Would that result imply that the kind of cognition performed by GPT-3 is fundamentally, qualitatively different from that performed by GPT-4? Similarly for GPT-4 → GPT-5.
It seems more likely to me that each model performs some kind of non-human-like cognition at a higher level of performance (though possibly each iteration of the model is qualitatively different from previous versions). And I’m not sure there’s any experiment which involves only interpreting and comparing output errors without investigating the underlying mechanisms which produced them (e.g. through mechanistic interpretability) which would convince me otherwise. But it’s an interesting idea, and I think experiments like this could definitely tell us something.
(Also, thanks for clarifying and expanding on your original comment!)
In the case of the Python interpreter transcript prediction task, I think if GPT-4 gets the answer right all the time that would indeed imply that GPT-4 is doing something qualitatively different than GPT-3. I don’t think it’s actually possible to get anywhere near 100% accuracy on that task without either having access to, or being, a Python interpreter.
Likewise, in the chess example, I expect that if GPT-5 is better at chess than GPT-4, that will look like “an inattentive and drunk super-grandmaster, with absolutely incredible intuition about the relative strength of board-states, but difficulty with stuff like combinations (but possibly with the ability to steer the game-state away from the board states it has trouble with, if it knows it has trouble in those sorts of situations)”. If it makes the sorts of moves that human grandmasters play when they are playing deliberately, and the resulting play is about as strong as those grandmasters, I think that would show a qualitatively new capability.

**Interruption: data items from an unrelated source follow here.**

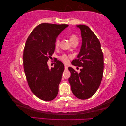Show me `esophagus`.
Wrapping results in <instances>:
<instances>
[{
  "label": "esophagus",
  "instance_id": "34e87169",
  "mask_svg": "<svg viewBox=\"0 0 126 126\" xmlns=\"http://www.w3.org/2000/svg\"><path fill=\"white\" fill-rule=\"evenodd\" d=\"M65 68L66 70H68V66L66 65H65Z\"/></svg>",
  "mask_w": 126,
  "mask_h": 126
}]
</instances>
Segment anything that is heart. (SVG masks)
I'll return each mask as SVG.
<instances>
[{"instance_id": "1", "label": "heart", "mask_w": 126, "mask_h": 126, "mask_svg": "<svg viewBox=\"0 0 126 126\" xmlns=\"http://www.w3.org/2000/svg\"><path fill=\"white\" fill-rule=\"evenodd\" d=\"M70 42L71 43L75 42V41H78V37H77L76 35H74V34H72L71 35H70ZM59 40L58 39V40H56L55 41V46L56 48H58L59 47ZM60 58L61 59V60H62L63 62H65V63H67L68 61V56H67L66 54H64L61 56H60Z\"/></svg>"}]
</instances>
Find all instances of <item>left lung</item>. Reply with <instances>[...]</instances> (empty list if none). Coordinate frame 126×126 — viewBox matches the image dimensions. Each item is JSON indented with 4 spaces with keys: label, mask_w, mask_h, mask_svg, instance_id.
Listing matches in <instances>:
<instances>
[{
    "label": "left lung",
    "mask_w": 126,
    "mask_h": 126,
    "mask_svg": "<svg viewBox=\"0 0 126 126\" xmlns=\"http://www.w3.org/2000/svg\"><path fill=\"white\" fill-rule=\"evenodd\" d=\"M81 31L82 43L77 58L72 65L81 67L78 73L69 67L71 77L68 78L71 90L77 98H90L98 90L103 72V54L98 38L86 25H77Z\"/></svg>",
    "instance_id": "left-lung-1"
}]
</instances>
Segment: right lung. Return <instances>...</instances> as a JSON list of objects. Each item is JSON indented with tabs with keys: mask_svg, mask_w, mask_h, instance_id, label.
<instances>
[{
	"mask_svg": "<svg viewBox=\"0 0 126 126\" xmlns=\"http://www.w3.org/2000/svg\"><path fill=\"white\" fill-rule=\"evenodd\" d=\"M67 24L42 23L28 37L23 52V66L28 85L38 98L50 101L56 97L65 66L56 61L49 68L47 61L54 52L56 38Z\"/></svg>",
	"mask_w": 126,
	"mask_h": 126,
	"instance_id": "1",
	"label": "right lung"
}]
</instances>
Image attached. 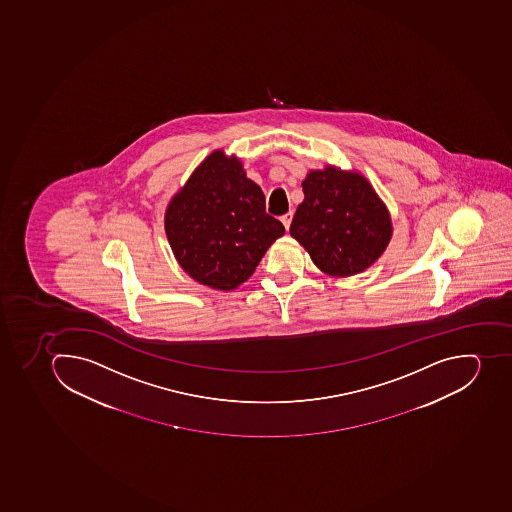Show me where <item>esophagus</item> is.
Segmentation results:
<instances>
[{
    "mask_svg": "<svg viewBox=\"0 0 512 512\" xmlns=\"http://www.w3.org/2000/svg\"><path fill=\"white\" fill-rule=\"evenodd\" d=\"M292 221V212L286 213V215L281 216V223L284 224V228L289 229Z\"/></svg>",
    "mask_w": 512,
    "mask_h": 512,
    "instance_id": "1",
    "label": "esophagus"
}]
</instances>
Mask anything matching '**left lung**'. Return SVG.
<instances>
[{
    "label": "left lung",
    "instance_id": "8db88e82",
    "mask_svg": "<svg viewBox=\"0 0 512 512\" xmlns=\"http://www.w3.org/2000/svg\"><path fill=\"white\" fill-rule=\"evenodd\" d=\"M302 191L289 231L321 271L357 275L385 252L391 218L364 176L328 166L310 171Z\"/></svg>",
    "mask_w": 512,
    "mask_h": 512
}]
</instances>
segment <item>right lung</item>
<instances>
[{"mask_svg": "<svg viewBox=\"0 0 512 512\" xmlns=\"http://www.w3.org/2000/svg\"><path fill=\"white\" fill-rule=\"evenodd\" d=\"M165 229L182 270L220 291L247 281L284 234L283 223L265 212L260 186L245 176L241 161L221 150L205 158L174 195Z\"/></svg>", "mask_w": 512, "mask_h": 512, "instance_id": "add662e5", "label": "right lung"}]
</instances>
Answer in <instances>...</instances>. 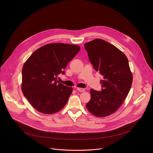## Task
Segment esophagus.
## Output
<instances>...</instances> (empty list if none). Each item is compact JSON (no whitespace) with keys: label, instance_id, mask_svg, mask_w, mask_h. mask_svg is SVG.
<instances>
[{"label":"esophagus","instance_id":"esophagus-1","mask_svg":"<svg viewBox=\"0 0 153 153\" xmlns=\"http://www.w3.org/2000/svg\"><path fill=\"white\" fill-rule=\"evenodd\" d=\"M77 90L79 92H84L85 91V89L84 88H77Z\"/></svg>","mask_w":153,"mask_h":153}]
</instances>
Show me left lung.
<instances>
[{
    "mask_svg": "<svg viewBox=\"0 0 153 153\" xmlns=\"http://www.w3.org/2000/svg\"><path fill=\"white\" fill-rule=\"evenodd\" d=\"M84 47L95 70L103 76L101 91L90 89L91 97L86 107L95 116H108L120 107L130 90L132 75L128 60L117 47L101 39Z\"/></svg>",
    "mask_w": 153,
    "mask_h": 153,
    "instance_id": "8db88e82",
    "label": "left lung"
}]
</instances>
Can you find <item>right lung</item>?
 <instances>
[{"mask_svg":"<svg viewBox=\"0 0 153 153\" xmlns=\"http://www.w3.org/2000/svg\"><path fill=\"white\" fill-rule=\"evenodd\" d=\"M80 51L76 45H45L32 53L22 68V91L32 107L45 114L64 108L72 88L58 83L57 76Z\"/></svg>","mask_w":153,"mask_h":153,"instance_id":"add662e5","label":"right lung"}]
</instances>
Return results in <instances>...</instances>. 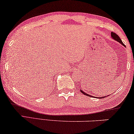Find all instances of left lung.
<instances>
[{
    "instance_id": "obj_1",
    "label": "left lung",
    "mask_w": 134,
    "mask_h": 134,
    "mask_svg": "<svg viewBox=\"0 0 134 134\" xmlns=\"http://www.w3.org/2000/svg\"><path fill=\"white\" fill-rule=\"evenodd\" d=\"M111 37L113 38V39H114L115 40H116V41H119V43H120L121 44L124 46H125V45L124 44H123V43L122 42V41H121V40L120 38V37H119L118 35L116 34L114 32H111ZM125 47H126V46H125ZM81 92L82 93V94H85V95L87 96H89V97H92V96H91L89 95V94H88L85 93V92H83V91H82V90H81Z\"/></svg>"
}]
</instances>
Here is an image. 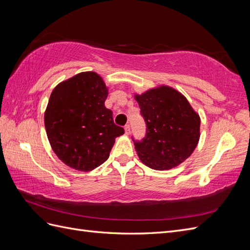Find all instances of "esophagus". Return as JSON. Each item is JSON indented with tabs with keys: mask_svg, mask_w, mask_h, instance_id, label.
<instances>
[{
	"mask_svg": "<svg viewBox=\"0 0 250 250\" xmlns=\"http://www.w3.org/2000/svg\"><path fill=\"white\" fill-rule=\"evenodd\" d=\"M125 133L126 134H129L130 133V125L129 124H126L125 125Z\"/></svg>",
	"mask_w": 250,
	"mask_h": 250,
	"instance_id": "esophagus-1",
	"label": "esophagus"
}]
</instances>
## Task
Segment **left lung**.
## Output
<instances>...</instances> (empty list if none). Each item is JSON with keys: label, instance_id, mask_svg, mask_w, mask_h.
I'll return each mask as SVG.
<instances>
[{"label": "left lung", "instance_id": "1", "mask_svg": "<svg viewBox=\"0 0 250 250\" xmlns=\"http://www.w3.org/2000/svg\"><path fill=\"white\" fill-rule=\"evenodd\" d=\"M147 125L146 137L134 141L140 160L154 170H169L190 156L200 138V117L187 98L168 85L134 95Z\"/></svg>", "mask_w": 250, "mask_h": 250}]
</instances>
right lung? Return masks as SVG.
<instances>
[{
	"label": "right lung",
	"instance_id": "obj_1",
	"mask_svg": "<svg viewBox=\"0 0 250 250\" xmlns=\"http://www.w3.org/2000/svg\"><path fill=\"white\" fill-rule=\"evenodd\" d=\"M108 88L100 75L82 72L53 89L44 111V127L57 157L69 167L88 172L109 156L117 137L124 134L113 123L104 102Z\"/></svg>",
	"mask_w": 250,
	"mask_h": 250
}]
</instances>
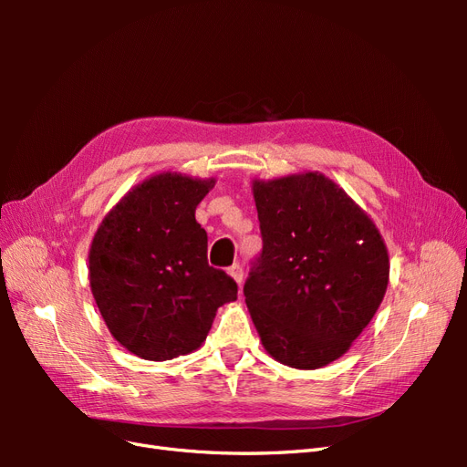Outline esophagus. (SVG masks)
<instances>
[{
  "label": "esophagus",
  "mask_w": 467,
  "mask_h": 467,
  "mask_svg": "<svg viewBox=\"0 0 467 467\" xmlns=\"http://www.w3.org/2000/svg\"><path fill=\"white\" fill-rule=\"evenodd\" d=\"M228 275L237 282V285H242V282H244V268L239 265H232L228 268Z\"/></svg>",
  "instance_id": "obj_1"
}]
</instances>
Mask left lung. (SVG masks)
I'll return each instance as SVG.
<instances>
[{
    "label": "left lung",
    "instance_id": "obj_1",
    "mask_svg": "<svg viewBox=\"0 0 467 467\" xmlns=\"http://www.w3.org/2000/svg\"><path fill=\"white\" fill-rule=\"evenodd\" d=\"M263 251L245 304L265 350L316 370L341 358L384 300L389 257L370 216L317 171L253 181Z\"/></svg>",
    "mask_w": 467,
    "mask_h": 467
}]
</instances>
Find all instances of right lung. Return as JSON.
I'll list each match as a JSON object with an SVG mask.
<instances>
[{
  "label": "right lung",
  "instance_id": "1",
  "mask_svg": "<svg viewBox=\"0 0 467 467\" xmlns=\"http://www.w3.org/2000/svg\"><path fill=\"white\" fill-rule=\"evenodd\" d=\"M216 179L160 173L126 192L99 225L89 285L110 335L144 360L199 348L237 285L208 265V235L194 218Z\"/></svg>",
  "mask_w": 467,
  "mask_h": 467
}]
</instances>
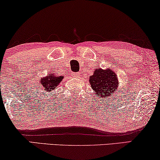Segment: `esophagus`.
<instances>
[{
	"label": "esophagus",
	"instance_id": "1",
	"mask_svg": "<svg viewBox=\"0 0 160 160\" xmlns=\"http://www.w3.org/2000/svg\"><path fill=\"white\" fill-rule=\"evenodd\" d=\"M72 76H73V77H78V76H79V73H78V72H72Z\"/></svg>",
	"mask_w": 160,
	"mask_h": 160
}]
</instances>
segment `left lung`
Masks as SVG:
<instances>
[{
	"label": "left lung",
	"instance_id": "8db88e82",
	"mask_svg": "<svg viewBox=\"0 0 160 160\" xmlns=\"http://www.w3.org/2000/svg\"><path fill=\"white\" fill-rule=\"evenodd\" d=\"M90 87L97 97L101 98L112 96L118 90V75L110 68L103 70L98 68L95 70L89 79Z\"/></svg>",
	"mask_w": 160,
	"mask_h": 160
}]
</instances>
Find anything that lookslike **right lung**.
Wrapping results in <instances>:
<instances>
[{"label": "right lung", "mask_w": 160, "mask_h": 160, "mask_svg": "<svg viewBox=\"0 0 160 160\" xmlns=\"http://www.w3.org/2000/svg\"><path fill=\"white\" fill-rule=\"evenodd\" d=\"M64 78V76H59L56 72H50L45 77H42L39 80V84L44 92H51L58 88L60 82Z\"/></svg>", "instance_id": "obj_1"}]
</instances>
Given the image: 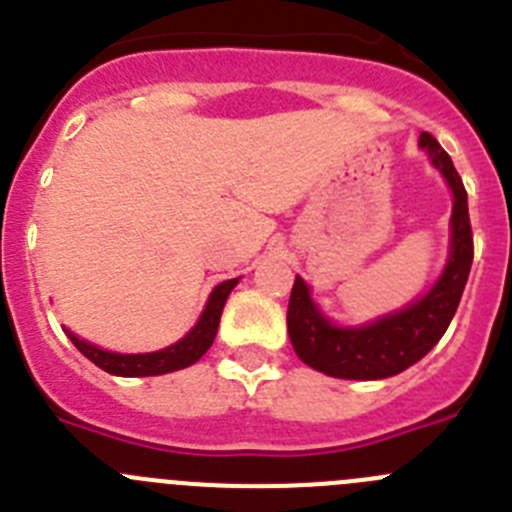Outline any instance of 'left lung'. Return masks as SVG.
<instances>
[{
	"label": "left lung",
	"instance_id": "obj_1",
	"mask_svg": "<svg viewBox=\"0 0 512 512\" xmlns=\"http://www.w3.org/2000/svg\"><path fill=\"white\" fill-rule=\"evenodd\" d=\"M418 148L428 156L433 169L451 189L449 256L436 282L400 310L366 320L361 325H343L328 318L312 289L297 274L287 307V333L295 354L315 372L338 379H387L418 364L449 328L467 287L472 269V225H469L467 189L456 174L449 153L433 135L423 133Z\"/></svg>",
	"mask_w": 512,
	"mask_h": 512
}]
</instances>
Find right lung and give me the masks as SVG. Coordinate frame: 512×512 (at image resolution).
Segmentation results:
<instances>
[{"instance_id":"right-lung-1","label":"right lung","mask_w":512,"mask_h":512,"mask_svg":"<svg viewBox=\"0 0 512 512\" xmlns=\"http://www.w3.org/2000/svg\"><path fill=\"white\" fill-rule=\"evenodd\" d=\"M238 279H228V282L217 284L210 292V297H207L200 320L194 323V328L189 330L187 336L179 338L171 346L158 348V351H148V354H120V351H107V348L97 346V343L84 341L71 328H63V333L69 336V341L92 364H97L107 374H115V377H158V374L179 372V369H187V366L197 364L207 354V348L212 346V341L217 336V325H220L225 302H228L230 292L238 284Z\"/></svg>"}]
</instances>
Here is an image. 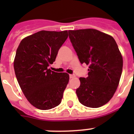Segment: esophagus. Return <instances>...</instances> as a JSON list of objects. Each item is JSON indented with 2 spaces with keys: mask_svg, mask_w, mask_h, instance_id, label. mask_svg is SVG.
Instances as JSON below:
<instances>
[{
  "mask_svg": "<svg viewBox=\"0 0 134 134\" xmlns=\"http://www.w3.org/2000/svg\"><path fill=\"white\" fill-rule=\"evenodd\" d=\"M69 77H70V78H73L75 77V75H69Z\"/></svg>",
  "mask_w": 134,
  "mask_h": 134,
  "instance_id": "34e87169",
  "label": "esophagus"
}]
</instances>
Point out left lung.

Also, my model isn’t “GPT’s cognition is human-like”. It is “GPT is doing the same sort of thing humans do when they make intuitive snap judgements”. In many cases it is doing that thing far far better than any human can. If GPT-5 comes out, and it can natively do tasks like debugging a new complex system by developing and using a gears-level model of that system, I think that would falsify my model.
Also also it’s important to remember that “GPT-5 won’t be able to do that sort of thing natively” does not mean “and therefore there is no way for it to do that sort of thing, given that it has access to tools”. One obvious way for GPT-4 to succeed at the “predict the output of running Python code” is to give it the ability to execute Python code and read the output. The system of “GPT-4 + Python interpreter” does indeed perform a fundamentally, qualitatively different type of cognition that “GPT-4 alone”. But “it requires a fundamentally different type of cognition” does not actually mean “the task is not achievable by known means”.
Also also also.,I mostly care about this model because it suggests interesting things to do on the mechanistic interpretability front. Which I am currently in the process of learning how to do. My personal suspicion is that the bags of tensors are not actually inscrutable, and that looking at these kinds of mistakes would make some of the failure modes of transformers no-longer-mysterious.